“And the wires. The ones worth pulling.”

“Those, too. In any case, I think I’ll come off from this new line we’re doing just about…”

His voice trailed off.

“What’s the matter?” Laura asked.

Douglas half rose from his chair. His face had gone suddenly white. He stared in horror, gripping the arms of his chair, his mouth opening and closing.

At the window was a great eye. An immense eye that gazed into the room intently, studying him. The eye filled the whole window.

“Good God!” Douglas cried.

The eye withdrew. Outside there was only the evening gloom, the dark hills and trees, the street. Douglas sank down slowly in his chair.

“What was it?” Laura demanded sharply. “What did you see? Was somebody out there?”

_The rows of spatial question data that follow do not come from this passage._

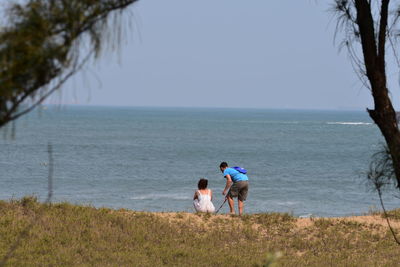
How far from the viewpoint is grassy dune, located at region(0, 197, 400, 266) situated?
45.9 ft

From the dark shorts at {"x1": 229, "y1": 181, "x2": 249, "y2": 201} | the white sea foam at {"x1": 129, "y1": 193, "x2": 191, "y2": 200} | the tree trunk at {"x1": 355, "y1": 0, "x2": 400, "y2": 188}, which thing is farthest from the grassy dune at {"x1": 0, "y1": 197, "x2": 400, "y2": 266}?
the white sea foam at {"x1": 129, "y1": 193, "x2": 191, "y2": 200}

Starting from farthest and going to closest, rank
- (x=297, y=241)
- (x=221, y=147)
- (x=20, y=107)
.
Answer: (x=221, y=147) < (x=297, y=241) < (x=20, y=107)

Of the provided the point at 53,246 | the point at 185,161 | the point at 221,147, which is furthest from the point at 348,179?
the point at 53,246

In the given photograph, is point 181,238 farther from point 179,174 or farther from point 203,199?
point 179,174

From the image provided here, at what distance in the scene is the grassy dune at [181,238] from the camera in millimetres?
13992

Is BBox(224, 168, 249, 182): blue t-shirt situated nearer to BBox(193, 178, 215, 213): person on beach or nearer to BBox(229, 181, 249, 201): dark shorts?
BBox(229, 181, 249, 201): dark shorts

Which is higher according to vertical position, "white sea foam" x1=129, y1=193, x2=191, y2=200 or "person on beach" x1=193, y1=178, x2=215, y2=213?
"person on beach" x1=193, y1=178, x2=215, y2=213

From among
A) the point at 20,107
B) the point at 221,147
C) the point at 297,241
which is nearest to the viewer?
the point at 20,107

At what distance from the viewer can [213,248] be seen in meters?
15.2

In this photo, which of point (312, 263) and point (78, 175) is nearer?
point (312, 263)

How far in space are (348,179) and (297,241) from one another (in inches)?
1681

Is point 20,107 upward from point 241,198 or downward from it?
upward

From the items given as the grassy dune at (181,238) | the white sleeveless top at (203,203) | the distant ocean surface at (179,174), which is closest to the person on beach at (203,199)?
the white sleeveless top at (203,203)

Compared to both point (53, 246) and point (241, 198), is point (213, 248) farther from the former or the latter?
point (241, 198)
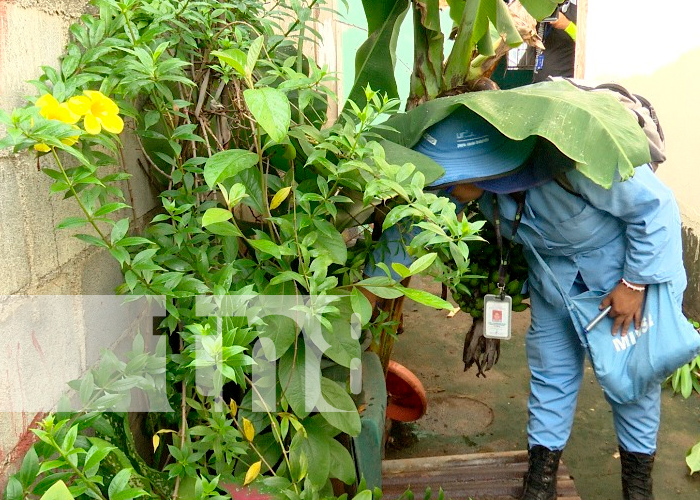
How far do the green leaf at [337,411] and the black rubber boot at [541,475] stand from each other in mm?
1185

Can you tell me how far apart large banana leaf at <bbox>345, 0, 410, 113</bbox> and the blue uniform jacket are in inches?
21.2

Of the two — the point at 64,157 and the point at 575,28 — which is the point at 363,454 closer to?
the point at 64,157

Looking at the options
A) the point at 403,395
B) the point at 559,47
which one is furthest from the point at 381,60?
the point at 559,47

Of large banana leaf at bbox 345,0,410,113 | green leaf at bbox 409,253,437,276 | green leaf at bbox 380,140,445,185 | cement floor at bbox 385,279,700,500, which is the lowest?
cement floor at bbox 385,279,700,500

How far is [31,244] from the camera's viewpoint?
1.43 metres

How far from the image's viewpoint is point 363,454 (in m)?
2.14

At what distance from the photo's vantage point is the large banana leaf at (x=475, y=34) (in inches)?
97.5

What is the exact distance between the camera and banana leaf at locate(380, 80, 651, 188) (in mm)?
1913

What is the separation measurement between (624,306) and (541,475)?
73 cm

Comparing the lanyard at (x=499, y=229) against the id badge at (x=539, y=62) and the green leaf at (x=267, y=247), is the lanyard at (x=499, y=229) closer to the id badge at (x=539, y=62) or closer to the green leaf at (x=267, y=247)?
the green leaf at (x=267, y=247)

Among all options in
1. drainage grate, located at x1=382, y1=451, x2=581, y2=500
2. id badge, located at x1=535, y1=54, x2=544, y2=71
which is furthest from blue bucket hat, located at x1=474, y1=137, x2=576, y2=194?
id badge, located at x1=535, y1=54, x2=544, y2=71

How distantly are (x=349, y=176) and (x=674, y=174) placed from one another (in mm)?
3737

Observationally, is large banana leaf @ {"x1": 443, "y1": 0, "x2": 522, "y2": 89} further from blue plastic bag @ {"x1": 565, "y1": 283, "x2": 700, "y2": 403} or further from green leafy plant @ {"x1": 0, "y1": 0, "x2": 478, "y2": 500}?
blue plastic bag @ {"x1": 565, "y1": 283, "x2": 700, "y2": 403}

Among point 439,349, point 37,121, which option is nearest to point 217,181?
point 37,121
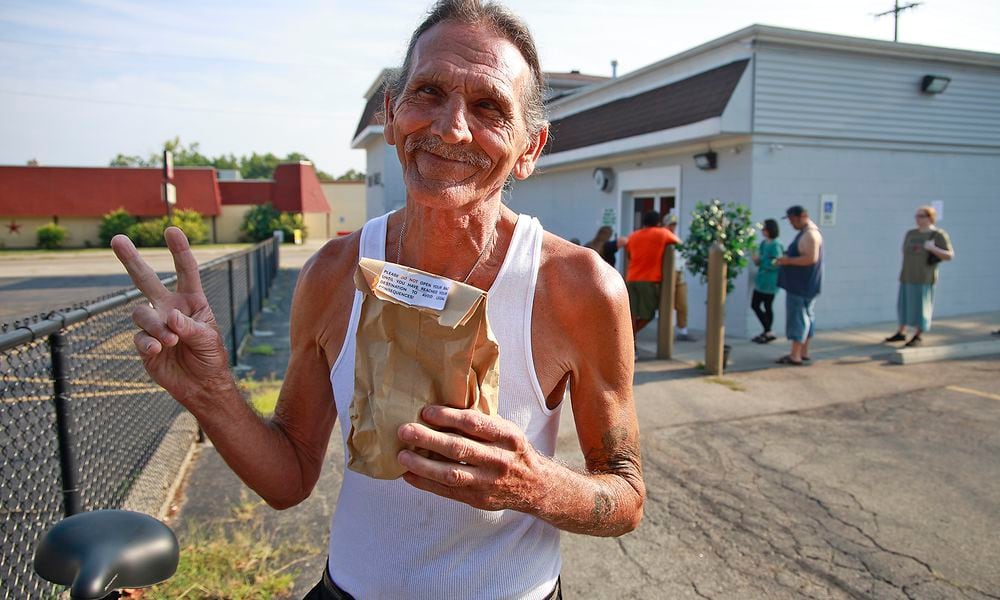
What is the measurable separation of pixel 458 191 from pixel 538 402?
508mm

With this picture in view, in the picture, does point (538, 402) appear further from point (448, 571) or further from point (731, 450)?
point (731, 450)

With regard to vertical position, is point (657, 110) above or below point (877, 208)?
above

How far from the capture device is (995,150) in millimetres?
12211

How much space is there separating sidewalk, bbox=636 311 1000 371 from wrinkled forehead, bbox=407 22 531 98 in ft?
24.2

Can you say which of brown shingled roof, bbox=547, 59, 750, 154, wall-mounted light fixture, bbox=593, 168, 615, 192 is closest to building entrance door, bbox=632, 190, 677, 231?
wall-mounted light fixture, bbox=593, 168, 615, 192

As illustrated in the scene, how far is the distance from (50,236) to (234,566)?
40770 millimetres

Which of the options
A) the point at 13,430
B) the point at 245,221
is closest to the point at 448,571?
the point at 13,430

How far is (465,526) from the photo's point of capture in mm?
1529

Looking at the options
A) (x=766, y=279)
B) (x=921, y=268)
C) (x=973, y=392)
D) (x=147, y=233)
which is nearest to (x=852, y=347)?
(x=921, y=268)

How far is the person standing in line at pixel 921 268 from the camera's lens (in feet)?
29.3

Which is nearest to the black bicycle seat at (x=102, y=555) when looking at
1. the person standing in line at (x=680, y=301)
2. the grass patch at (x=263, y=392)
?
the grass patch at (x=263, y=392)

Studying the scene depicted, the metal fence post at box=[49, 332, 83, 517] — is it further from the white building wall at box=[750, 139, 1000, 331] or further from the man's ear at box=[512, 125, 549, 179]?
the white building wall at box=[750, 139, 1000, 331]

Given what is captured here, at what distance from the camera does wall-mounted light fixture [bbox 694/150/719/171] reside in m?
10.6

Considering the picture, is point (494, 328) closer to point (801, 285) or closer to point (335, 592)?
point (335, 592)
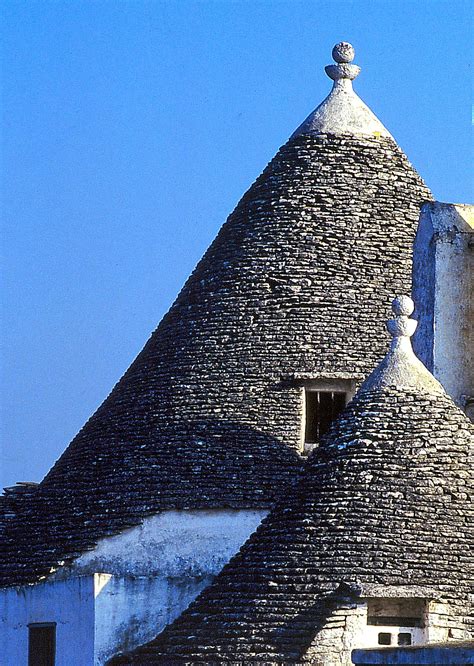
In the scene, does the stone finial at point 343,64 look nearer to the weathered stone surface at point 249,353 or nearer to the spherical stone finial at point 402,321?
the weathered stone surface at point 249,353

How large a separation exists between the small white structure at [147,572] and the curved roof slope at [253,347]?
0.21m

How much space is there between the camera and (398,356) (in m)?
34.3

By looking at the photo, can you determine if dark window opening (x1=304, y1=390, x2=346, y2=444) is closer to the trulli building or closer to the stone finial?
the trulli building

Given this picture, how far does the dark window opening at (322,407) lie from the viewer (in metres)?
37.6

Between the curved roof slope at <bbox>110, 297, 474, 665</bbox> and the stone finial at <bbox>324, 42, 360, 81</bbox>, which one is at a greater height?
the stone finial at <bbox>324, 42, 360, 81</bbox>

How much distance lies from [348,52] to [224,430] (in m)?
6.37

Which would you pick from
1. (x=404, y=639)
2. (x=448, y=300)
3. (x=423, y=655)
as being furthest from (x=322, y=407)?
(x=423, y=655)

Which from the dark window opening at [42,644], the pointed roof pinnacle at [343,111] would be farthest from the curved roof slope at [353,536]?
the pointed roof pinnacle at [343,111]

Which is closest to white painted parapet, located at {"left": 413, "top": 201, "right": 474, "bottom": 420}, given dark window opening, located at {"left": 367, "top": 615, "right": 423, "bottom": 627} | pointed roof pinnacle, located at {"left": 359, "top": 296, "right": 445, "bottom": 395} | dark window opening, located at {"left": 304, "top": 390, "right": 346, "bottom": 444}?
dark window opening, located at {"left": 304, "top": 390, "right": 346, "bottom": 444}

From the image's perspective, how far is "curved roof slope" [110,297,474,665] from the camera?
31672 millimetres

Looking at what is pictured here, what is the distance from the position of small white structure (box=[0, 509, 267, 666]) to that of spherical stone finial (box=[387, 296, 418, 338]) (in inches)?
124

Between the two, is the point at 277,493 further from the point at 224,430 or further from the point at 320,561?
the point at 320,561

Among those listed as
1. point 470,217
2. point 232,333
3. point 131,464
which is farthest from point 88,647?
point 470,217

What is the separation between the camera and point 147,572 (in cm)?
3619
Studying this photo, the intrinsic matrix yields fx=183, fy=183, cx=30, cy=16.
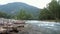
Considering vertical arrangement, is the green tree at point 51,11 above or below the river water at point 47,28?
above

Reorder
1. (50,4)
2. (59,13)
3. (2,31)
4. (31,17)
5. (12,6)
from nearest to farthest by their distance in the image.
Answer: (2,31)
(59,13)
(50,4)
(31,17)
(12,6)

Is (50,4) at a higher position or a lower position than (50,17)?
higher

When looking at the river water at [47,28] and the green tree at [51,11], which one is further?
the green tree at [51,11]

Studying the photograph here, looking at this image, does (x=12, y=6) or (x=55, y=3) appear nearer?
(x=55, y=3)

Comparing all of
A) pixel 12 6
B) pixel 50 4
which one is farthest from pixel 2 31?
pixel 12 6

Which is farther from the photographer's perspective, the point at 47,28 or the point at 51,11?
the point at 51,11

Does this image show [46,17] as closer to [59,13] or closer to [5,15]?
[59,13]

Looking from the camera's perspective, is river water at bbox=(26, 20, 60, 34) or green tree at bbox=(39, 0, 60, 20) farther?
green tree at bbox=(39, 0, 60, 20)

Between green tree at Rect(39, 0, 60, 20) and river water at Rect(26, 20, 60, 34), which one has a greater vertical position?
green tree at Rect(39, 0, 60, 20)

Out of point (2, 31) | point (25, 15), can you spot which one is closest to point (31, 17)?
point (25, 15)

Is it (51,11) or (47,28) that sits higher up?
(51,11)

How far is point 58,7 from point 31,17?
11655 mm

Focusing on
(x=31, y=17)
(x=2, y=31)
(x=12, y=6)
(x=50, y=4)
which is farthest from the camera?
(x=12, y=6)

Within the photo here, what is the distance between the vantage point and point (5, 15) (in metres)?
53.2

Douglas clasped and unclasped his hands. His lips twitched violently. “I’m telling you the truth, Bill. I saw it myself. It was real. I wouldn’t say so, otherwise. You know that. Don’t you believe me?”

“Did anybody else see it?” Professor William Henderson asked, chewing his pencil thoughtfully. He had cleared a place on the dinner table, pushed back his plate and silver and laid out his notebook. “Did Laura see it?”

“No. Laura had her back turned.”

“What time was it?”

“Half an hour ago. I had just got home. About six-thirty. I had my shoes off, taking it easy.” Douglas wiped his forehead with a shaking hand.

“You say it was unattached? There was nothing else? Just the—eye?”

“Just the eye. One huge eye looking in at me. Taking in everything. As if…”

“As if what?”

“As if it was looking down a microscope.”

Silence.

From across the table, Henderson’s red-haired wife spoke up. “You always were a strict empiricist, Doug. You never went in for any nonsense before. But this… It’s too bad nobody else saw it.”